Having fun goes a long way towards making statistics non-threatening. "I avoided math like the plague," recalls Ray Satterthwaite, BA'90, now director of McGill's Annual Fund, "but she made it interesting. And you know she cares about her students, that they understand the content, because she's always available in or out of class. I wouldn't have made it though stats without her help." Amsel constantly tries to improve her courses. "Recently, I realized that anxious students approached assignments in a way that wasn't productive, paying too much attention to grades and not enough to what they could do to improve," Amsel says. "So I took the grades off the assignments, replaced them with comments, and asked for whatever revisions were necessary. If students still were struggling after a couple of revised submissions, we had interviews with them. Fortunately," she adds, "I have wonderful teaching assistants who are very dedicated." The consequence of Amsel's adjustment? The students, especially those who were struggling, were more comfortable asking her or the teaching assistants for help, and the bottom level of the class gained noticeably on the top level.

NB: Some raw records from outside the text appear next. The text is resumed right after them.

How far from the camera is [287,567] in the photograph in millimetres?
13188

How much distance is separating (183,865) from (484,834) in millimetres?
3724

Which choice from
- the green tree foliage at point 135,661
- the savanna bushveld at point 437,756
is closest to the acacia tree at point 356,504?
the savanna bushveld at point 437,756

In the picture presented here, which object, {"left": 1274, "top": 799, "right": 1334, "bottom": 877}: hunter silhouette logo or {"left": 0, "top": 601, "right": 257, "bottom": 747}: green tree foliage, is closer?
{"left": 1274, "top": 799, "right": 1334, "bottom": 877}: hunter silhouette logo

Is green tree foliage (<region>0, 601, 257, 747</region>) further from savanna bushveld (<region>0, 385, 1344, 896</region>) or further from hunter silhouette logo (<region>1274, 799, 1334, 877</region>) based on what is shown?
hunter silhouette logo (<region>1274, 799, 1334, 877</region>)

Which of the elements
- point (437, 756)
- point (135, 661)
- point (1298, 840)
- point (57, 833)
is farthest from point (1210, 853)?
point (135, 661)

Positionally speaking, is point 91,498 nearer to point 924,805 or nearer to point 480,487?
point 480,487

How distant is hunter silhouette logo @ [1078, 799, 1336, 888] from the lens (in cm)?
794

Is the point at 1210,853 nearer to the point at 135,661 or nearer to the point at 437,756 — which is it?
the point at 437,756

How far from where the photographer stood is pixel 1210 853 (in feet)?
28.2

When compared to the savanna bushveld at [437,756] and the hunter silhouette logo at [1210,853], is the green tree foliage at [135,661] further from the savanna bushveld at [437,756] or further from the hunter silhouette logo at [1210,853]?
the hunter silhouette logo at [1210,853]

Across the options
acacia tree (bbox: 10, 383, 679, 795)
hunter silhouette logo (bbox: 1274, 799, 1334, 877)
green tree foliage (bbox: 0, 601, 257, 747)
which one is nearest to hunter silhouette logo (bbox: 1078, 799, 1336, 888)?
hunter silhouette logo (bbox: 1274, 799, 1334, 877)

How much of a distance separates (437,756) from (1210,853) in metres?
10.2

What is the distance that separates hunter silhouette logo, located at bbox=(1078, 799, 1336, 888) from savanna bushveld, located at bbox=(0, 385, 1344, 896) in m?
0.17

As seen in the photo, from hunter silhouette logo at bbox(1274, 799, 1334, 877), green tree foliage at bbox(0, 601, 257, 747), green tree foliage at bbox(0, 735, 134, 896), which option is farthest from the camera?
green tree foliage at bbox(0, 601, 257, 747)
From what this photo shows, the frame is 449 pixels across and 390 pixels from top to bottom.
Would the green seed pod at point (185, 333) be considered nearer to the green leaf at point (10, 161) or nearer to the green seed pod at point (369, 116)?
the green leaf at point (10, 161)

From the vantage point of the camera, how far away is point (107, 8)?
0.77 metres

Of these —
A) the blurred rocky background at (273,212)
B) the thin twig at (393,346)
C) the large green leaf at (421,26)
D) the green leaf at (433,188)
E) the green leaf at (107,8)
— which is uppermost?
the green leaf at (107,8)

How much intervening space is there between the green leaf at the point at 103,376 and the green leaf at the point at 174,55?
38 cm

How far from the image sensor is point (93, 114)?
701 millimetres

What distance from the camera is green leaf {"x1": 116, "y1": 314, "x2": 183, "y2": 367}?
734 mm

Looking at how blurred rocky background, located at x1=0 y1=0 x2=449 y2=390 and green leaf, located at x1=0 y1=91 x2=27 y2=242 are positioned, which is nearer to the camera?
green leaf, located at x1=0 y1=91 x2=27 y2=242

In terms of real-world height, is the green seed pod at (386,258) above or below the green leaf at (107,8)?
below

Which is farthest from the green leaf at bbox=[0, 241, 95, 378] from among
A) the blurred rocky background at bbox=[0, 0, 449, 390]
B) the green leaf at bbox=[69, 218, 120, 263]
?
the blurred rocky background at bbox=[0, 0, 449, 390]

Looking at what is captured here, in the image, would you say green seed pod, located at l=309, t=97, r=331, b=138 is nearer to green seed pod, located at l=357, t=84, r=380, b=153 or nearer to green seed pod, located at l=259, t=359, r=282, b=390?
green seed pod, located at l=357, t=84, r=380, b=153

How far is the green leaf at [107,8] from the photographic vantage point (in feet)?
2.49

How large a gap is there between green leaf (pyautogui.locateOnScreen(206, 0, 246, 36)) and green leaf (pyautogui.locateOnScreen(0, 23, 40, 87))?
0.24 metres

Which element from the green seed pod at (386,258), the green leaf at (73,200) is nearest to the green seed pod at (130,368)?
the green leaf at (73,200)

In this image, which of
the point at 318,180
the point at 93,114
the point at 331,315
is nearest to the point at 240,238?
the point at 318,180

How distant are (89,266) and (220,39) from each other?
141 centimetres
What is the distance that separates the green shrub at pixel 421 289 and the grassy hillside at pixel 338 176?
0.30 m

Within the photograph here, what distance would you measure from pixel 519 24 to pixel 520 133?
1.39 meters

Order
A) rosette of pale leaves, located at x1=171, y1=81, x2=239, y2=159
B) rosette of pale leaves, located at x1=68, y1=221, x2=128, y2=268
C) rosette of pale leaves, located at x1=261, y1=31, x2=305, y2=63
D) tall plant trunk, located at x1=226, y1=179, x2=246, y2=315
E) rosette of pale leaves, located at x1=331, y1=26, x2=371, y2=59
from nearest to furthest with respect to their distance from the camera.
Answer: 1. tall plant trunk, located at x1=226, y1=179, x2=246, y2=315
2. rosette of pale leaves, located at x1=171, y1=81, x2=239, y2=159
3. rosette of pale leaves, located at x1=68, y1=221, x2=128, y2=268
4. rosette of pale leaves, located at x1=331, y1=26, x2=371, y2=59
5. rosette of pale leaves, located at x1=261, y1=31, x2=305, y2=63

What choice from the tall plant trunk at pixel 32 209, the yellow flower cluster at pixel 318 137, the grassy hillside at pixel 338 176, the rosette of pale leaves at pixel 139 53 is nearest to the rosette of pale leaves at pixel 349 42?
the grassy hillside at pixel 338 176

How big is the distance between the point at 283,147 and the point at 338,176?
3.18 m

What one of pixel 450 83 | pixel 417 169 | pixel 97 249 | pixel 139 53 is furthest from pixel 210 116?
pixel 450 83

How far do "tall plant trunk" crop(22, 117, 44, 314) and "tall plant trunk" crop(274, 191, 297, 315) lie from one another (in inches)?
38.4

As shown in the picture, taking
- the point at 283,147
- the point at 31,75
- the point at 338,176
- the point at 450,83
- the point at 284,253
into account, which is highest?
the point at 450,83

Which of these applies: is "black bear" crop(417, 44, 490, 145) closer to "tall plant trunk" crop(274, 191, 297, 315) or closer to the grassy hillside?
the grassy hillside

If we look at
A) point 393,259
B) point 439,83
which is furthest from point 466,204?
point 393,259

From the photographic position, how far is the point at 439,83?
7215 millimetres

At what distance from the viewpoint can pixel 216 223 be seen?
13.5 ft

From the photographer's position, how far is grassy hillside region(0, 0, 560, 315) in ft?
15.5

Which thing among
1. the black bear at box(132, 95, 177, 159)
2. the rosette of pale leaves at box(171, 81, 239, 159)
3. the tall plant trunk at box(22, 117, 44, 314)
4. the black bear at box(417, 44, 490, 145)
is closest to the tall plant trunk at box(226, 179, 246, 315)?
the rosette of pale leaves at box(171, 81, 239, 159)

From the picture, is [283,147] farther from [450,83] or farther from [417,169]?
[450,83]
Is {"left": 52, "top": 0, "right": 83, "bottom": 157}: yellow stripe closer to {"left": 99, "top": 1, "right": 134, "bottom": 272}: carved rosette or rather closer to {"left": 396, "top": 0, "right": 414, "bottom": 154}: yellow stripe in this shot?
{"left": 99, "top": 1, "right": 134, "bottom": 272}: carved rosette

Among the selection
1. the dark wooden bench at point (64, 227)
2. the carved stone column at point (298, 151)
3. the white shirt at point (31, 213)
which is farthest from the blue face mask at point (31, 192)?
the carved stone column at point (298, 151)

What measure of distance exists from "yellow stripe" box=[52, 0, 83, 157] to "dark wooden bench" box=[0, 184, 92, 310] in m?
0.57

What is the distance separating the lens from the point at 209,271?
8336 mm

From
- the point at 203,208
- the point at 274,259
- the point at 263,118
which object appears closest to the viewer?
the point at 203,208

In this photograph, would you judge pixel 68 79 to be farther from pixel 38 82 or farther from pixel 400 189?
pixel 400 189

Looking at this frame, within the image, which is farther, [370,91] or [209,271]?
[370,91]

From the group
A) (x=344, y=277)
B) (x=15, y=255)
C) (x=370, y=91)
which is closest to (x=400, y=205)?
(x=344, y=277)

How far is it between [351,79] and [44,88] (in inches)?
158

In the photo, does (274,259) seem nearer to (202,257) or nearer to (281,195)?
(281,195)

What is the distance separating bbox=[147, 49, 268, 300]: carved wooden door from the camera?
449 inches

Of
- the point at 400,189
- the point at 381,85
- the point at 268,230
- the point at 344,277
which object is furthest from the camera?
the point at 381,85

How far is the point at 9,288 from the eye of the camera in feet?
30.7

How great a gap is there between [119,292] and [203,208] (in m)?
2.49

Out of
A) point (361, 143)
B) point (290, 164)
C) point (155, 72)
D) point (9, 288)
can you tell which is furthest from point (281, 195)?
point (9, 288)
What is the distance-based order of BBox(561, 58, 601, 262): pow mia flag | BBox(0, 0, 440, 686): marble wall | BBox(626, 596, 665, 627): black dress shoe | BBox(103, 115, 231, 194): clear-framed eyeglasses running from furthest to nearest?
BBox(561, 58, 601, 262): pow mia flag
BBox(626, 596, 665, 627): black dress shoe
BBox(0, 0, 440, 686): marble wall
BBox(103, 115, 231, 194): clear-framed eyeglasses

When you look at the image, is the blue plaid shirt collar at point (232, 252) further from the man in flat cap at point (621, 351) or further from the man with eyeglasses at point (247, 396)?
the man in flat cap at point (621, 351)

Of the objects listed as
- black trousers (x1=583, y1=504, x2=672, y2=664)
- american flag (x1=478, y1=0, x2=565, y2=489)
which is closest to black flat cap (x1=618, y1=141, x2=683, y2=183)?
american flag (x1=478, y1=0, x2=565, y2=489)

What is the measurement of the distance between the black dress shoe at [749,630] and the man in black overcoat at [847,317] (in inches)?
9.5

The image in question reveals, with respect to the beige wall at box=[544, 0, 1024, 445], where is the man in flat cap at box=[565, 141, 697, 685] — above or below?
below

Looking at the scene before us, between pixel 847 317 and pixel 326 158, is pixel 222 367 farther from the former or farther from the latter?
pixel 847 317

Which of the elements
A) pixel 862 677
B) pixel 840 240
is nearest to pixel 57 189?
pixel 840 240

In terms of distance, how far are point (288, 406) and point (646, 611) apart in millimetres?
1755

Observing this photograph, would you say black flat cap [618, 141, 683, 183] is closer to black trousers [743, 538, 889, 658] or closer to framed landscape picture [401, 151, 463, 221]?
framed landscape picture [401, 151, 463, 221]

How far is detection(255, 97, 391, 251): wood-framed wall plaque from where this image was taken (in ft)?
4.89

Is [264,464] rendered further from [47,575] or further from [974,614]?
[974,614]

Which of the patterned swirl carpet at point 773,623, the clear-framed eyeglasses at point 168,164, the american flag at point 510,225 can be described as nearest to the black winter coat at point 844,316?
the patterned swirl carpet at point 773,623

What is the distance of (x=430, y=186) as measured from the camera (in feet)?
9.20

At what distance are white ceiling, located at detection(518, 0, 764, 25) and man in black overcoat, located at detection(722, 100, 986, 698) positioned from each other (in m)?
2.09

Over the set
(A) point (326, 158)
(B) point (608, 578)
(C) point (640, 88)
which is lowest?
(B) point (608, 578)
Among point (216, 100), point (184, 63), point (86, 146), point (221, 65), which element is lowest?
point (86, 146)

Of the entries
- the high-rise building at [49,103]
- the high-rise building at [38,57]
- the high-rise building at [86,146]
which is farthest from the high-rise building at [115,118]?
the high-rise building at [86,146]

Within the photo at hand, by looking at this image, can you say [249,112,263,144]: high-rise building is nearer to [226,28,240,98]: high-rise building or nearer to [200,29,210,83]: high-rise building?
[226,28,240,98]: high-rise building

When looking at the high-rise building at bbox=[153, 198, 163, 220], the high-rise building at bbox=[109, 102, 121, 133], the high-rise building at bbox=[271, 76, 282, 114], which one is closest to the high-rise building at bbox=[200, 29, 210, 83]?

Although statistics courses occupy Amsel's classroom time, her McGill activities extend beyond teaching. As Associate Dean of Student Services, Amsel meets with students who have problems ranging from course work to battles with university bureaucracy to unemployment. She is a veteran of finding innovative ways to assist students. Ten years ago, she helped develop material to assist students with disabilities and their professors. "I had a student who was deaf and who didn't tell me until about two weeks through a one-month course," she explains. "I realized that I had to do something to encourage students to be more forthcoming about their needs." This led to research with Dr. Cathy Fichten of Montreal's Jewish General Hospital on perceptions of accommodations for students with disabilities, material to help faculty help students, and, most recently, an appearance in a McGill instructional video about teaching students with disabilities.

Amsel looks bemused when asked what motivates her. "I like students," she responds. "If you don't like students, you won't like teaching. I like making a difference in their perception of a topic. Teaching means putting in solid effort all along, organizing and reorganizingbecause I change things every year. Teaching," she emphasizes, "is steady work."

Steady work, along with imagination, integrity, and a sincere concern for her students: the characteristics of Rhonda Amsel, and clearly the ingredients for a professor of distinction.